A California Superior Court has ordered the City of Los Angeles to halt what was described as an effort to "secretly and unofficially" promote TNR or trap neuter return, the practice of trapping feral cats, spaying/neutering as well as vaccinating them, and returning them to a feral cat colony cared for by a volunteer caregiver.
Under a TNR program, kittens and cats that are not actually feral but are abandoned pets forced to live on the streets or in the wild, may be socialized and placed for adoption.
Studies show that TNR works as a humane means of controlling feral cat populations. The alternative, the inhumane catch and kill, has not worked to reduce numbers of feral cats. The use of TNR is on the rise.

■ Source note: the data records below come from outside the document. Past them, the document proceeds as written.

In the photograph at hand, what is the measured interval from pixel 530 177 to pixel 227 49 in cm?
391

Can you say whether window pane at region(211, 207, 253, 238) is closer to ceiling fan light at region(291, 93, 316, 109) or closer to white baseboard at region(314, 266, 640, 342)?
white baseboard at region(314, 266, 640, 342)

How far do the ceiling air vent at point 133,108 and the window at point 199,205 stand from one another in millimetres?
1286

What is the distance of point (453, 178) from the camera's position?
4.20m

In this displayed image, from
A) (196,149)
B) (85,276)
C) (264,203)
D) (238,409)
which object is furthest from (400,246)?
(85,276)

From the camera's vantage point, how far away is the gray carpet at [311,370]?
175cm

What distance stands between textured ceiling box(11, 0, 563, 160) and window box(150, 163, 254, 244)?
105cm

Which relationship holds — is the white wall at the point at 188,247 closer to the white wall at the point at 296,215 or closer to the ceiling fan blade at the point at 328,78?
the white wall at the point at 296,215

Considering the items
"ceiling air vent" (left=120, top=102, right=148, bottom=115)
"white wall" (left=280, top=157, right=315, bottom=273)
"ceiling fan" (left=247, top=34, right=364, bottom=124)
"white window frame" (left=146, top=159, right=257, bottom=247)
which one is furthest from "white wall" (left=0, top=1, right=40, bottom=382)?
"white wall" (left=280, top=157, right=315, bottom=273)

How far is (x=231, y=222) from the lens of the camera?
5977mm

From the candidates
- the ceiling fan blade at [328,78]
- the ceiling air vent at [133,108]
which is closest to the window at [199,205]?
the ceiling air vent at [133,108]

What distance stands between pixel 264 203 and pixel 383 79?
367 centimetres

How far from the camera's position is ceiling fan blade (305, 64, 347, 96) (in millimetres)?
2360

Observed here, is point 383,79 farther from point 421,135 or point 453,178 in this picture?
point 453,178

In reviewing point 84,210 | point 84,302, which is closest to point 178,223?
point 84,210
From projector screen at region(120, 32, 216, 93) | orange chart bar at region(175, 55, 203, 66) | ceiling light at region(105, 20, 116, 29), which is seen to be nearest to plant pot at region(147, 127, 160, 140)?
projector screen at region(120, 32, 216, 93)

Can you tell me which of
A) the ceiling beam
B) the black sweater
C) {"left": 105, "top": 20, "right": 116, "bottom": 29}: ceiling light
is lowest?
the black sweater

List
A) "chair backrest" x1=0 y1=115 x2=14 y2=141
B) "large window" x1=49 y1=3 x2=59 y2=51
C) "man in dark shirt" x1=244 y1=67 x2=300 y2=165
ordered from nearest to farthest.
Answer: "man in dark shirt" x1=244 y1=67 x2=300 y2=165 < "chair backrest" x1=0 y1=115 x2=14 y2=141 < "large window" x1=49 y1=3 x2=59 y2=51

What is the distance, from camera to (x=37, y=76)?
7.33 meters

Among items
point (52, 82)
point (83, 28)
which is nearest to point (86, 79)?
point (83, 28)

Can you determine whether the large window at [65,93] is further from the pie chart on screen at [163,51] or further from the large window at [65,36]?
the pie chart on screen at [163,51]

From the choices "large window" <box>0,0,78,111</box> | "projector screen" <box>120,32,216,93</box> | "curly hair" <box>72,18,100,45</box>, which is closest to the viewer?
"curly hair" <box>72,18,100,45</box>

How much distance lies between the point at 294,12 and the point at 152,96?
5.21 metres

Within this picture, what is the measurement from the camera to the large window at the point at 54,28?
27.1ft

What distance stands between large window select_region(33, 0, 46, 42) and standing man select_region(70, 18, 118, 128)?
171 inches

In 2005, in fact, the City of Los Angeles Board of Animal Services adopted TNR as the "preferred method of dealing with feral cat populations." According to the allegations in the complaint, the Department then supported TNR, including discounting spay/neuter operations for feral cats, supporting new feral cat colonies on city property that used TNR, refusing to accept feral cats at city animal shelters, refusing to issue permits to trap feral cats that would be killed, and generally promoting TNR programs. The court found the City’s support of TNR" pervasive, albeit informal and unspoken.’"

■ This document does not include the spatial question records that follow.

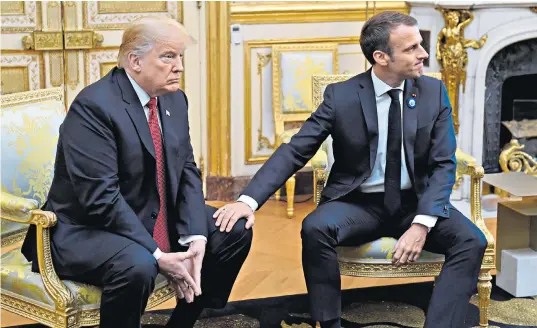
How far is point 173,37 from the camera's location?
2.92 m

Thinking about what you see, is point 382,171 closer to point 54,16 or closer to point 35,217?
point 35,217

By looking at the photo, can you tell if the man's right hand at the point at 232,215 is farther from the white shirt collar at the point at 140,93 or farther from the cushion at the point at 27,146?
the cushion at the point at 27,146

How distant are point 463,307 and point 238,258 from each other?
2.56 ft

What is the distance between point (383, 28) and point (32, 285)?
151cm

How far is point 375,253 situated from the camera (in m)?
3.29

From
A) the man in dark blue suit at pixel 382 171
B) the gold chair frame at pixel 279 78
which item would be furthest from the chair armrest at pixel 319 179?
the gold chair frame at pixel 279 78

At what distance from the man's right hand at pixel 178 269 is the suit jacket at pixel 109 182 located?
0.05m

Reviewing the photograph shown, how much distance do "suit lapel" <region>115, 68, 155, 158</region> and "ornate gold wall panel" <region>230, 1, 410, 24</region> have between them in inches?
92.7

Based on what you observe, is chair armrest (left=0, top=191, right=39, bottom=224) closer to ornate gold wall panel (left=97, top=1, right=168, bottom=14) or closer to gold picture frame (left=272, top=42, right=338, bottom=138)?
ornate gold wall panel (left=97, top=1, right=168, bottom=14)

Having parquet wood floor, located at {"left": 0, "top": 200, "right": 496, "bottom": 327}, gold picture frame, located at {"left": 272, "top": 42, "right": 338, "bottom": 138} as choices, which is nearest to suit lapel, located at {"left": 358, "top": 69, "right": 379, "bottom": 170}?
parquet wood floor, located at {"left": 0, "top": 200, "right": 496, "bottom": 327}

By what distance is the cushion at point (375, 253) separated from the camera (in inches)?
129

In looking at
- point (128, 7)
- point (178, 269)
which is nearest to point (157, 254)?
point (178, 269)

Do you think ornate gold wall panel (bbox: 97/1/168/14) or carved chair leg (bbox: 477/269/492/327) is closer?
carved chair leg (bbox: 477/269/492/327)

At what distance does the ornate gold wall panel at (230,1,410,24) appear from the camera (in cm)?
525
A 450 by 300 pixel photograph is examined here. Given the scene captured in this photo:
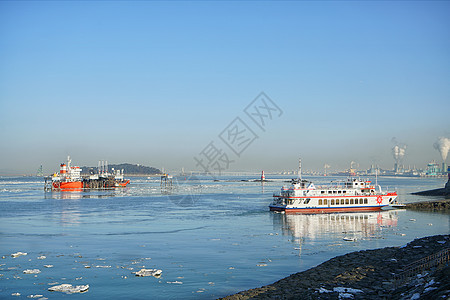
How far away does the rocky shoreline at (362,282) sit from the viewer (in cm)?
1796

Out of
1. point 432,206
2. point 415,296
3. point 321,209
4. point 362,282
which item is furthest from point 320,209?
point 415,296

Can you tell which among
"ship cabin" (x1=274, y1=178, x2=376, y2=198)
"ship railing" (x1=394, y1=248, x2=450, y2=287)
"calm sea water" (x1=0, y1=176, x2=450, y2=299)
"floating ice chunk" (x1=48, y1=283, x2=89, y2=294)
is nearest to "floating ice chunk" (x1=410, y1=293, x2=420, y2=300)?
"ship railing" (x1=394, y1=248, x2=450, y2=287)

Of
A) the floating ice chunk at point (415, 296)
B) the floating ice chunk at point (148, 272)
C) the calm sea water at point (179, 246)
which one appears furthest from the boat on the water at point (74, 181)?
the floating ice chunk at point (415, 296)

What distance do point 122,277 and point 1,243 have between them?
17.0 m

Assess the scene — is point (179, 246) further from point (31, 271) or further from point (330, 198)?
point (330, 198)

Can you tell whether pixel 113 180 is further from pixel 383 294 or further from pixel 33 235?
pixel 383 294

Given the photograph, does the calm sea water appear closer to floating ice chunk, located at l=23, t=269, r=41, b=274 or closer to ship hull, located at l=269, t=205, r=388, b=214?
floating ice chunk, located at l=23, t=269, r=41, b=274

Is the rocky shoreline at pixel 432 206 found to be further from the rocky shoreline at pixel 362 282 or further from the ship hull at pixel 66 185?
the ship hull at pixel 66 185

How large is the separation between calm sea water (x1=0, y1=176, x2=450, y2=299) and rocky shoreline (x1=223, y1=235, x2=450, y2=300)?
2.06 m

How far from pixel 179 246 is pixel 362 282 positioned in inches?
664

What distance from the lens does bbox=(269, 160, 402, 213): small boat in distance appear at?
6328 cm

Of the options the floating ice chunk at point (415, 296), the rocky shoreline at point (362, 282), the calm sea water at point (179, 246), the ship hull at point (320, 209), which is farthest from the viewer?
the ship hull at point (320, 209)

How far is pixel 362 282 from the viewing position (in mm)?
21766

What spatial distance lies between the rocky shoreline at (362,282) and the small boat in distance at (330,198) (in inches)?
1375
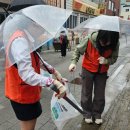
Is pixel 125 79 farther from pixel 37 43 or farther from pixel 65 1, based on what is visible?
pixel 65 1

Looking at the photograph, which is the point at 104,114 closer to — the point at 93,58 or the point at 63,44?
the point at 93,58

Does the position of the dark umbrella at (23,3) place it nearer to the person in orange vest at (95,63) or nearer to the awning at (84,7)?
the person in orange vest at (95,63)

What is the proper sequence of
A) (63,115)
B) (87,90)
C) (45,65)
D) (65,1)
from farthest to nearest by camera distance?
(65,1) < (87,90) < (63,115) < (45,65)

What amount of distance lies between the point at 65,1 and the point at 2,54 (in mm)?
24622

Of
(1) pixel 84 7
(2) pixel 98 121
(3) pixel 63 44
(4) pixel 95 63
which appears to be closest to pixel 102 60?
(4) pixel 95 63

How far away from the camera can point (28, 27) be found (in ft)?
8.59

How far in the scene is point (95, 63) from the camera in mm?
4195

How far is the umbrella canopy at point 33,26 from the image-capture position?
8.52ft

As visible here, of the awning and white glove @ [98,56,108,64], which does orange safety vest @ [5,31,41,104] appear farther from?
the awning

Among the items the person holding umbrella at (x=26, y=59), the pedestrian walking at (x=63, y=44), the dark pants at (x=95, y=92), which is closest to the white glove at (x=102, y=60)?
the dark pants at (x=95, y=92)

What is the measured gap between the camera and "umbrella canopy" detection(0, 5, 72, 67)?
260cm

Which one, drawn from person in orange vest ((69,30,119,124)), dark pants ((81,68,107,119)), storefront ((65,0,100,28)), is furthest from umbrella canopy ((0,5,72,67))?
storefront ((65,0,100,28))

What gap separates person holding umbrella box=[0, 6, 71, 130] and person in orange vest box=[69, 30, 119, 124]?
138 cm

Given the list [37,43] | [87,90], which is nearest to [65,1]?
[87,90]
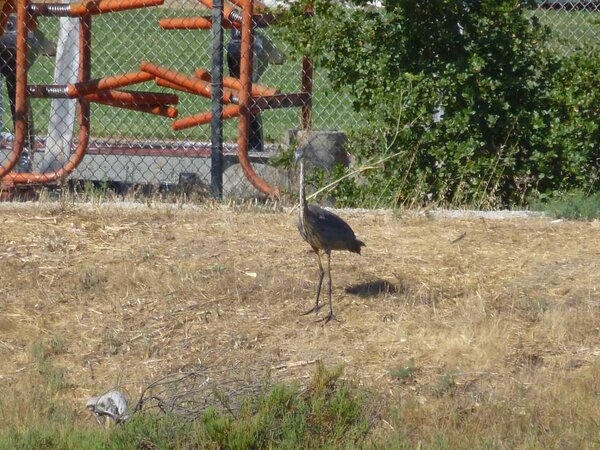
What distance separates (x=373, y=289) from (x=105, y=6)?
12.9 feet

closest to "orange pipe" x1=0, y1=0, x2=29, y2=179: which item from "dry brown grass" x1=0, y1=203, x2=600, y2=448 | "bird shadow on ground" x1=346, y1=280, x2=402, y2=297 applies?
"dry brown grass" x1=0, y1=203, x2=600, y2=448

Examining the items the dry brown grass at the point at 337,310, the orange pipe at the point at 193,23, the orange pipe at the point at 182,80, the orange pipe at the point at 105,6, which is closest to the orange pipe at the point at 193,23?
the orange pipe at the point at 193,23

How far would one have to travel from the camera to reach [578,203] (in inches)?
322

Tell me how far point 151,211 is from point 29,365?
2.10m

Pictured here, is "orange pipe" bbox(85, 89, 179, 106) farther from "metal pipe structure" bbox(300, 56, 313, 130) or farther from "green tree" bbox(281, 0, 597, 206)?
"green tree" bbox(281, 0, 597, 206)

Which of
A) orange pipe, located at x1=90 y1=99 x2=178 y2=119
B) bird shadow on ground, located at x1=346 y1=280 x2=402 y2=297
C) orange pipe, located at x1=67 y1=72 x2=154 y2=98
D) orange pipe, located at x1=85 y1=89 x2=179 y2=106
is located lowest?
bird shadow on ground, located at x1=346 y1=280 x2=402 y2=297

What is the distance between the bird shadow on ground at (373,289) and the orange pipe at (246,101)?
7.30 ft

The court found, however, that the City has not complied with the California Environmental Quality Act, Cal Pub Resources Code § 21000, et seq. before initiating this support for TNR. That law requires the City to assess the environmental impact and consider alternatives and mitigation measures.
The City will now initiate the process of complying with CEQA before it can continue support of TNR programs. It is a public process, and Animal Law Coalition will keep you informed of how you can participate to support TNR in the City of Los Angeles.